■ **To do**: Your answer should be the line containing "United States, site archbold_FL-29." and every line after it to the end of the records below, word for word.

::::::::::

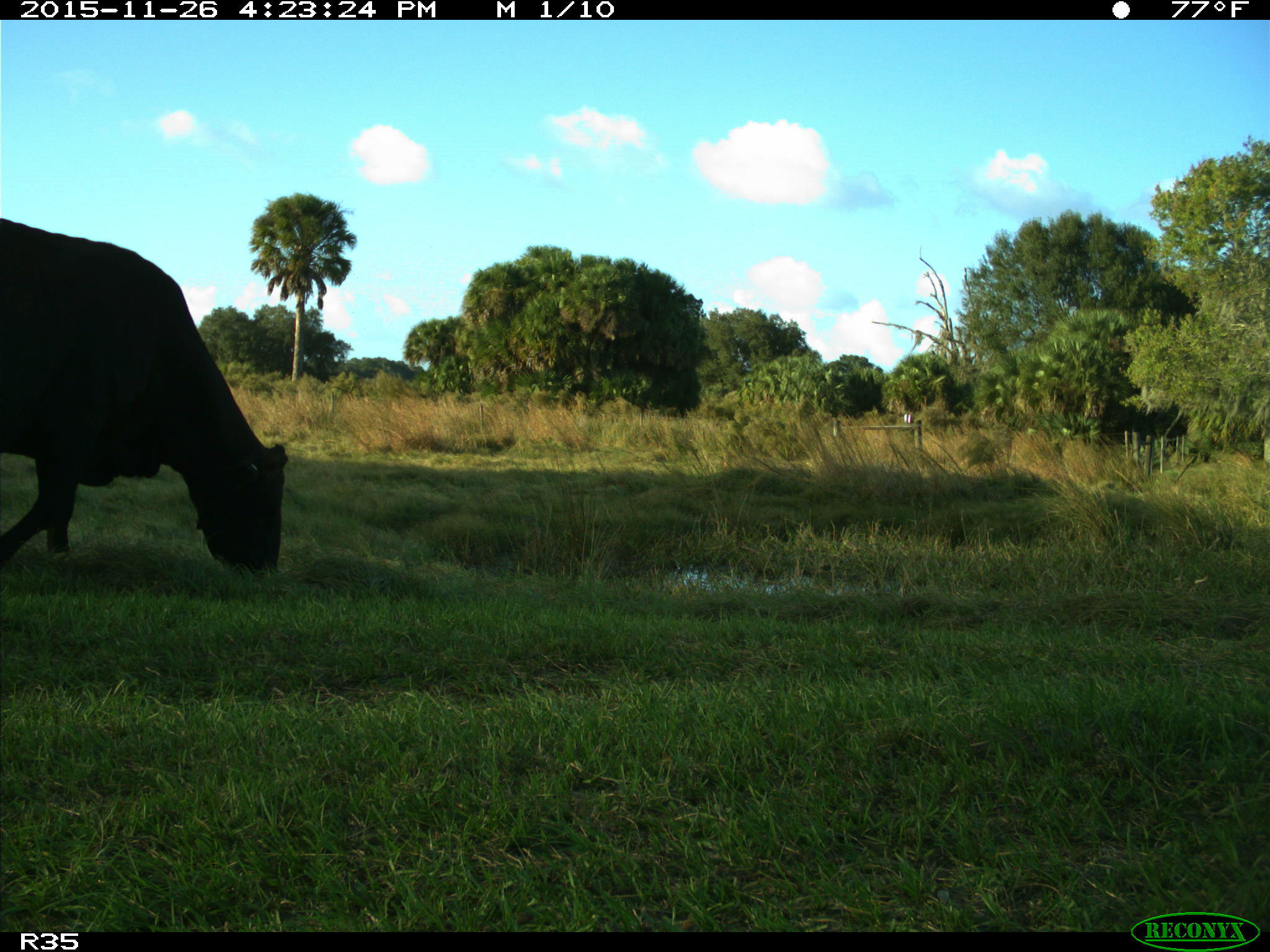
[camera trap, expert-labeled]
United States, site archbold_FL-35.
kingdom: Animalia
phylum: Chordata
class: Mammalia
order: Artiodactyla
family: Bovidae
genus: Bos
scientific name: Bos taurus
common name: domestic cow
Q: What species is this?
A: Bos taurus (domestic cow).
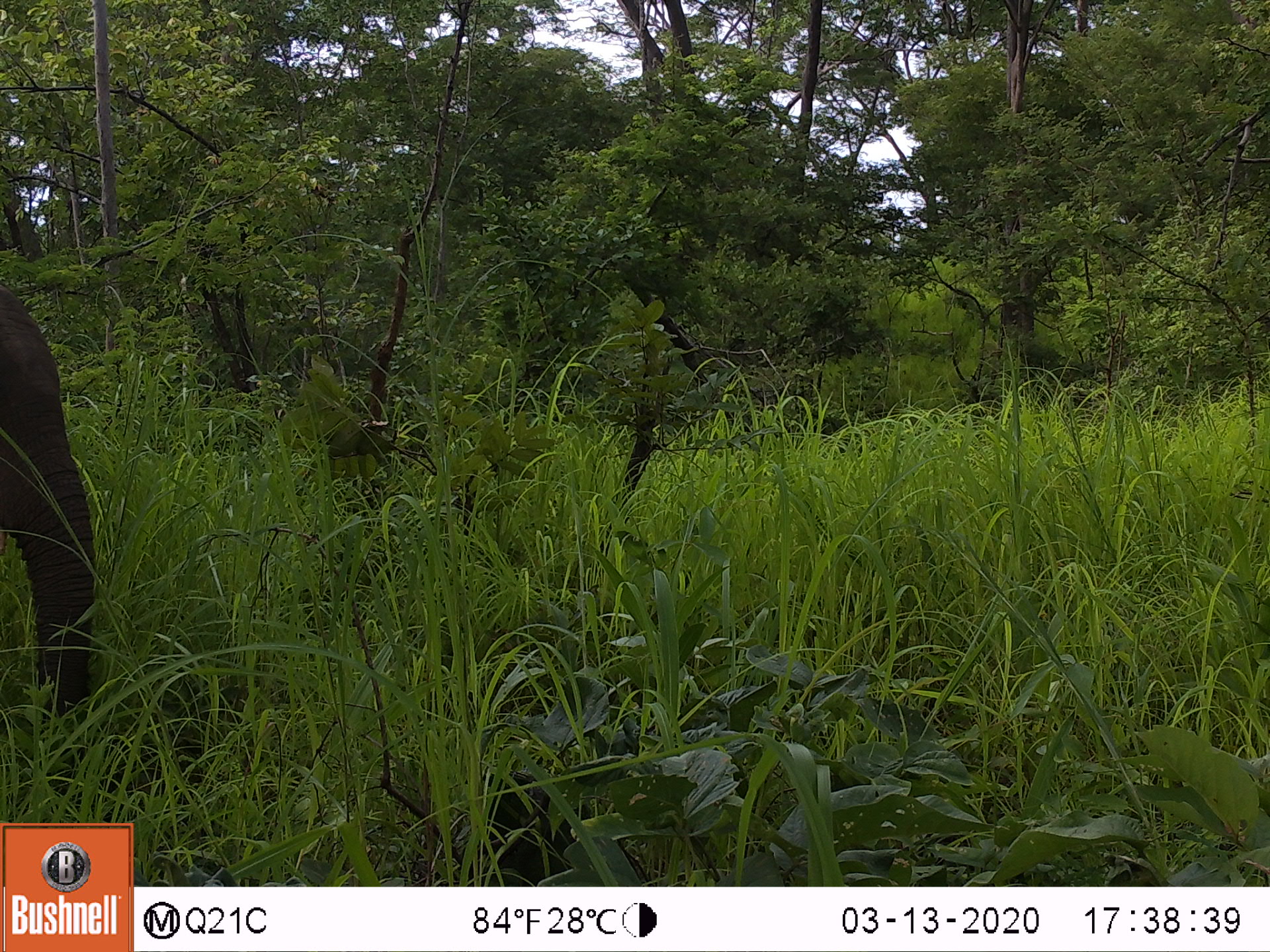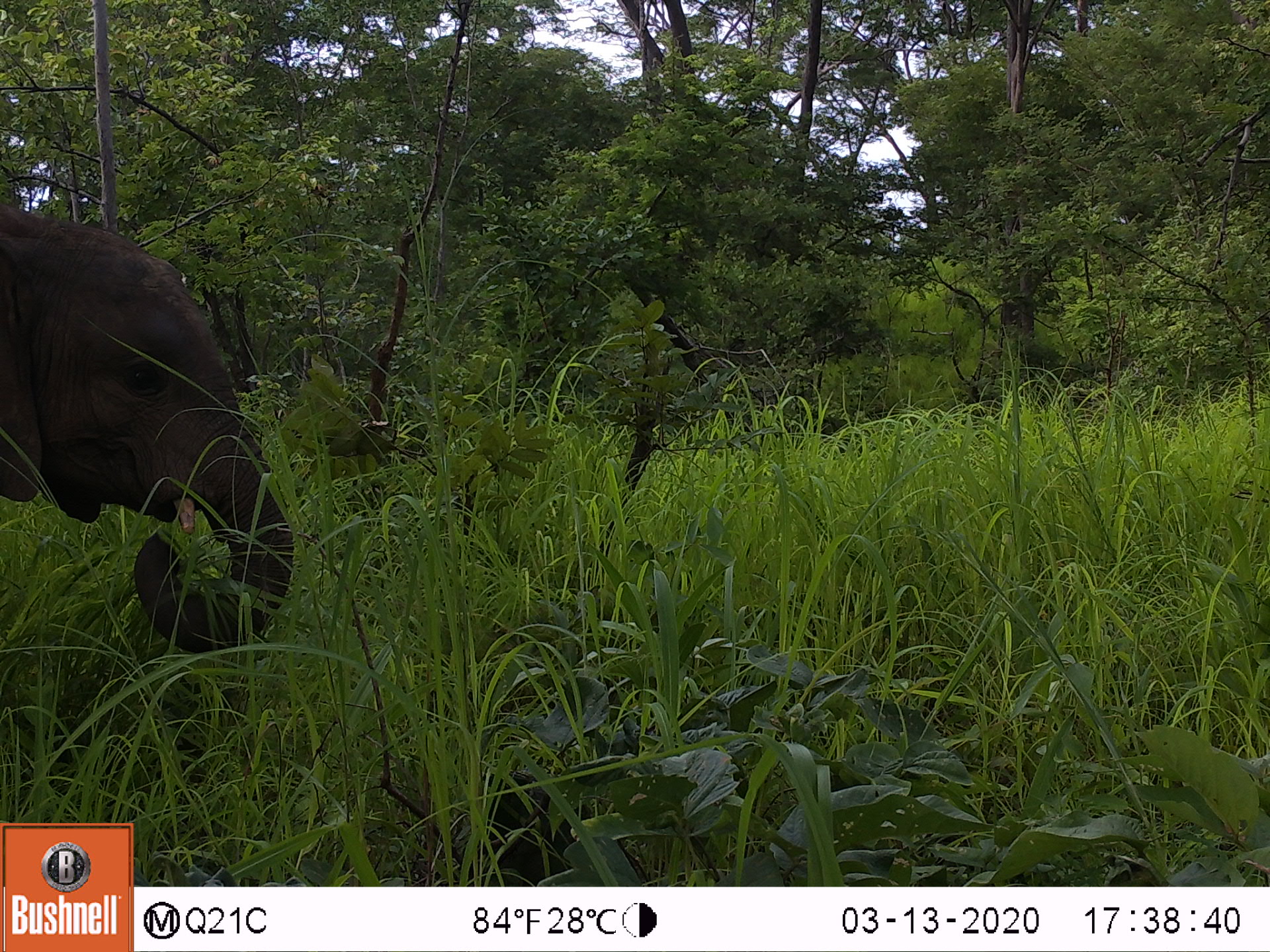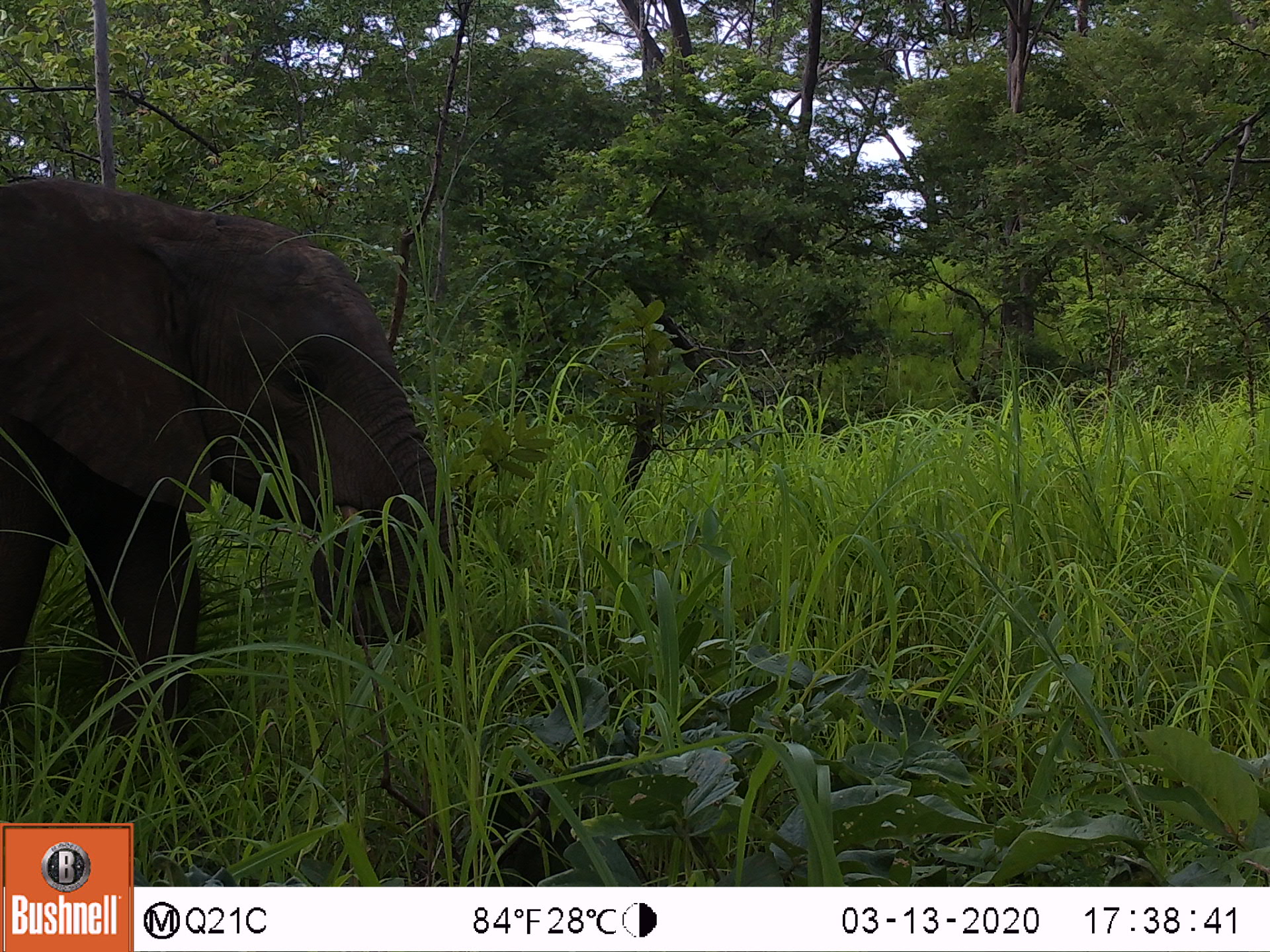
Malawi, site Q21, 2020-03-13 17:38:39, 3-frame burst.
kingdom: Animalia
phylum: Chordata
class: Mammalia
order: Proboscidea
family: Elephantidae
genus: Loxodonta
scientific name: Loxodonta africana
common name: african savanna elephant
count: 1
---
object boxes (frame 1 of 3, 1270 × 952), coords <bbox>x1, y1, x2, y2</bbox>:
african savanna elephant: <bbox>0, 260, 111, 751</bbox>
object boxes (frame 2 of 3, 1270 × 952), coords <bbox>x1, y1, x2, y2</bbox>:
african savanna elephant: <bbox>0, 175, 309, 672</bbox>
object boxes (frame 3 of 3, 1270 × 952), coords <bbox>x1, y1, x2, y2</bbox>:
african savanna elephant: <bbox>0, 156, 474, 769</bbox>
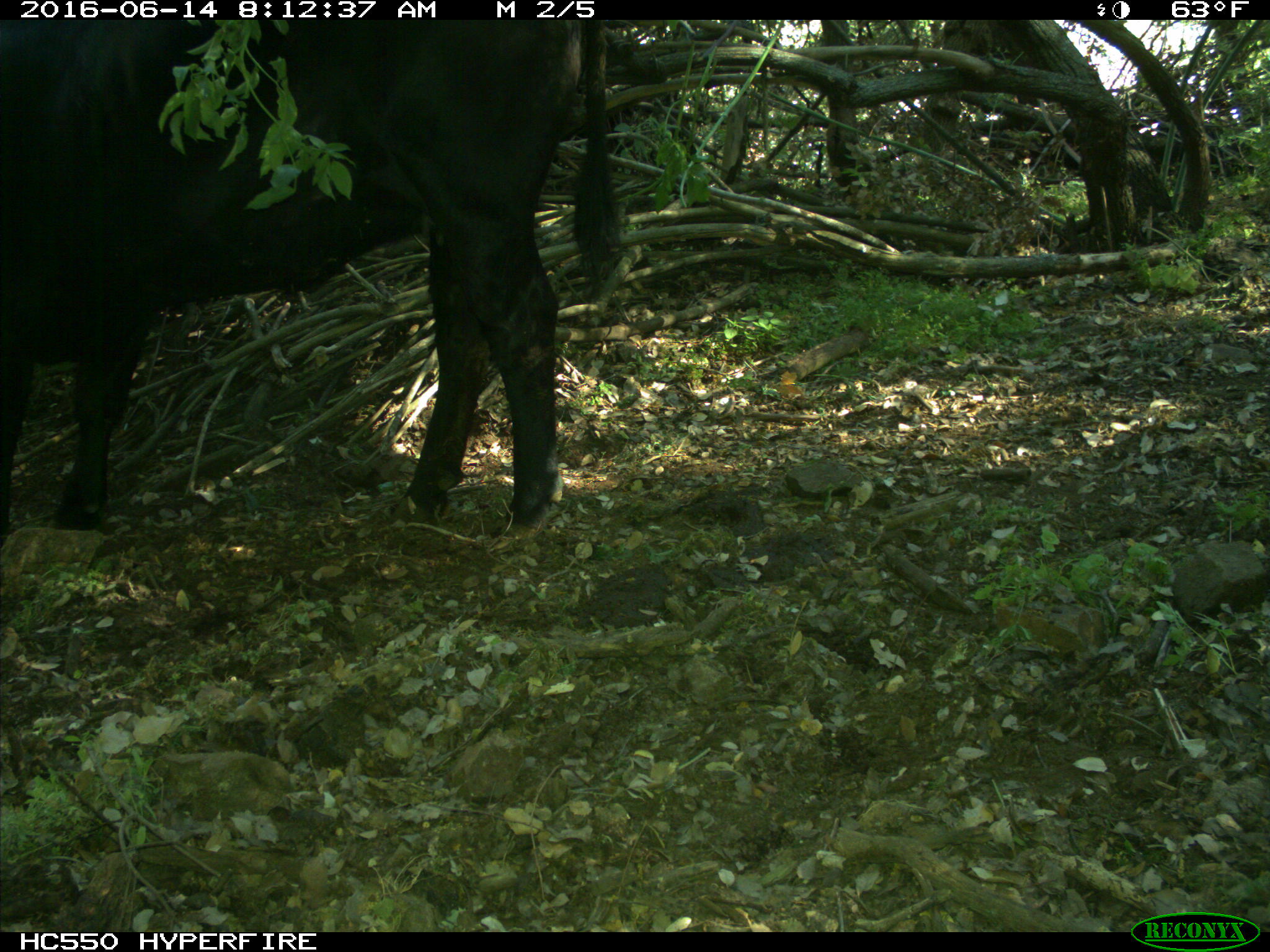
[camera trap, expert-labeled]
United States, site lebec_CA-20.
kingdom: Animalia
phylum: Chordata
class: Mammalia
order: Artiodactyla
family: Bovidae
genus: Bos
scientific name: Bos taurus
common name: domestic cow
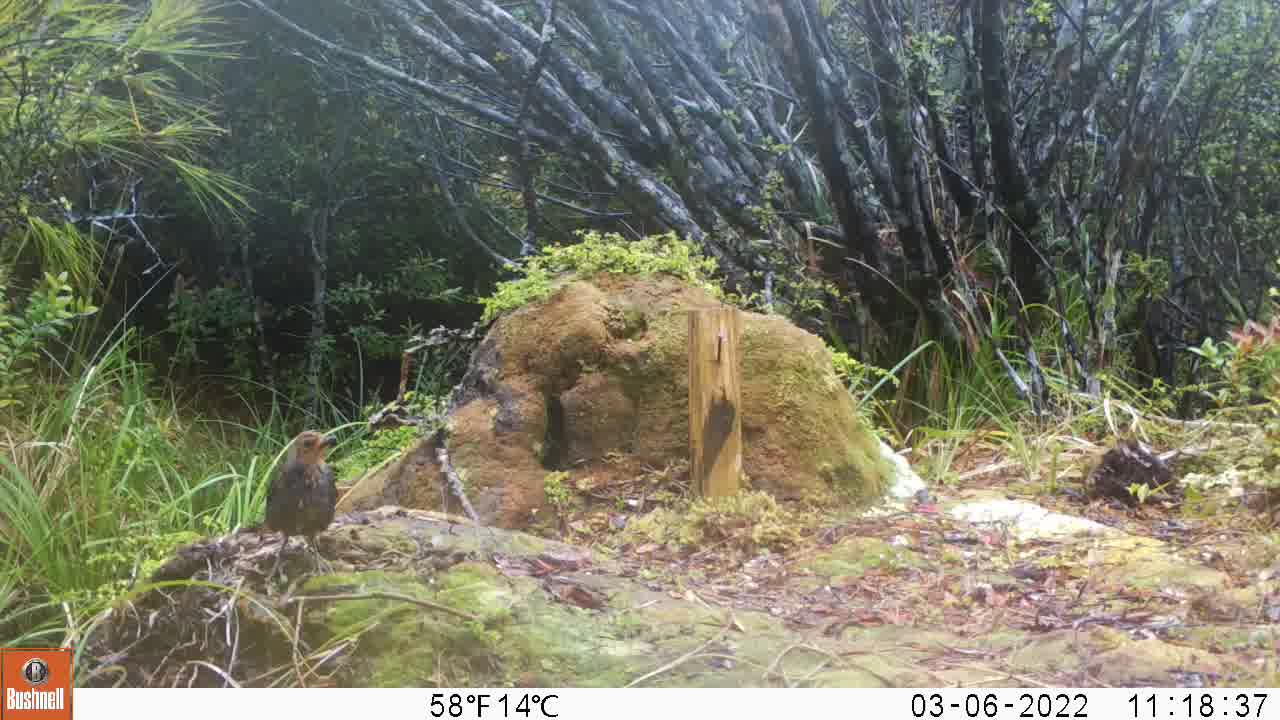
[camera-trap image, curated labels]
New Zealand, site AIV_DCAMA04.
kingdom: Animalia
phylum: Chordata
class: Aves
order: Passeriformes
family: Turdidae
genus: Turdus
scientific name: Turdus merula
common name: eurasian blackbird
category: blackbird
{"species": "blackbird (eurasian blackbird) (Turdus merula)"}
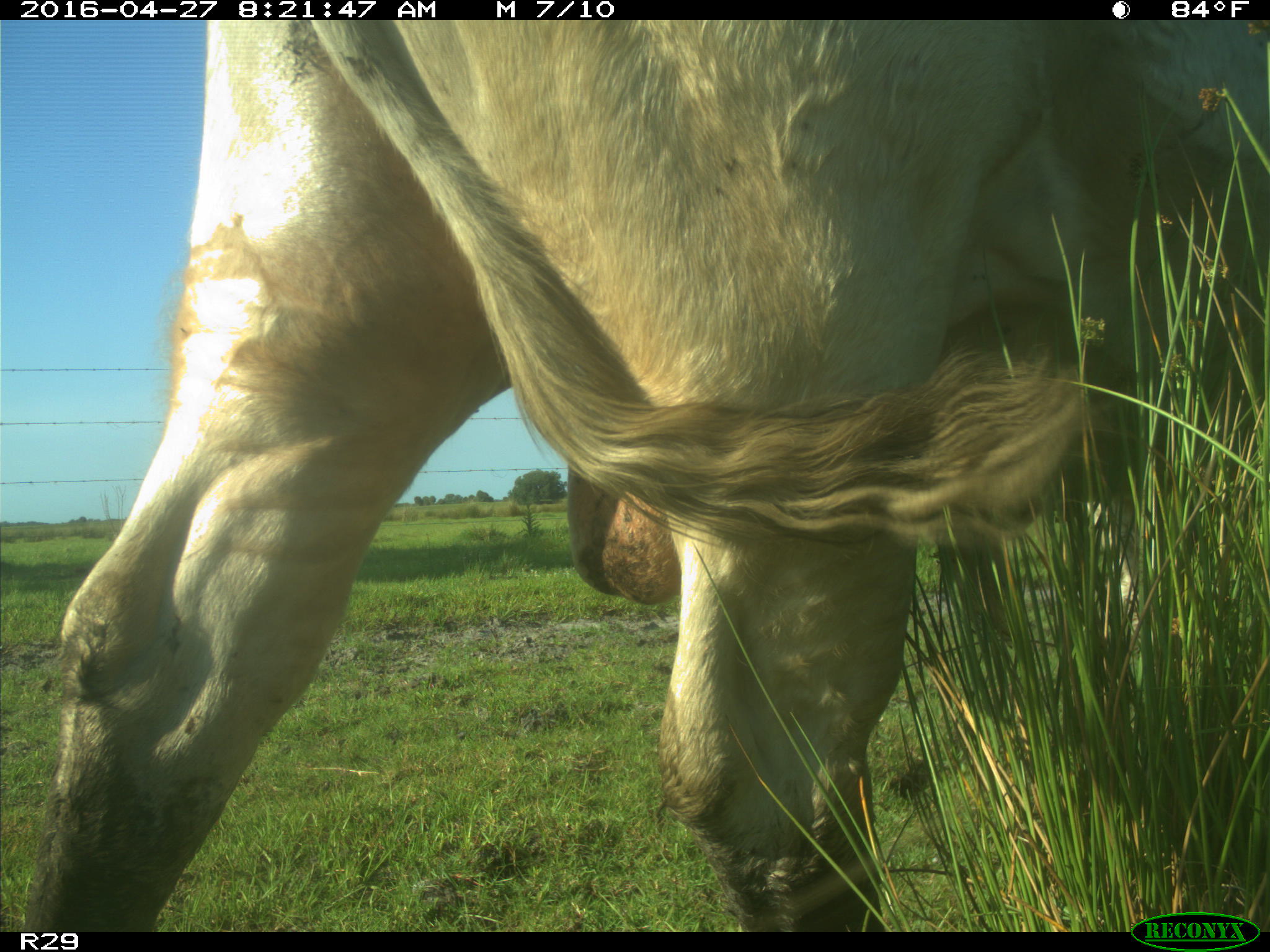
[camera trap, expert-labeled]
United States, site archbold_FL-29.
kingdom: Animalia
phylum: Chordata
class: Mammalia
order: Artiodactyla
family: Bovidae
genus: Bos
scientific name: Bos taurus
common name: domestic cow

::::::::::

■ **Exercise solution**:
United States, site archbold_FL-29.
kingdom: Animalia
phylum: Chordata
class: Mammalia
order: Artiodactyla
family: Bovidae
genus: Bos
scientific name: Bos taurus
common name: domestic cow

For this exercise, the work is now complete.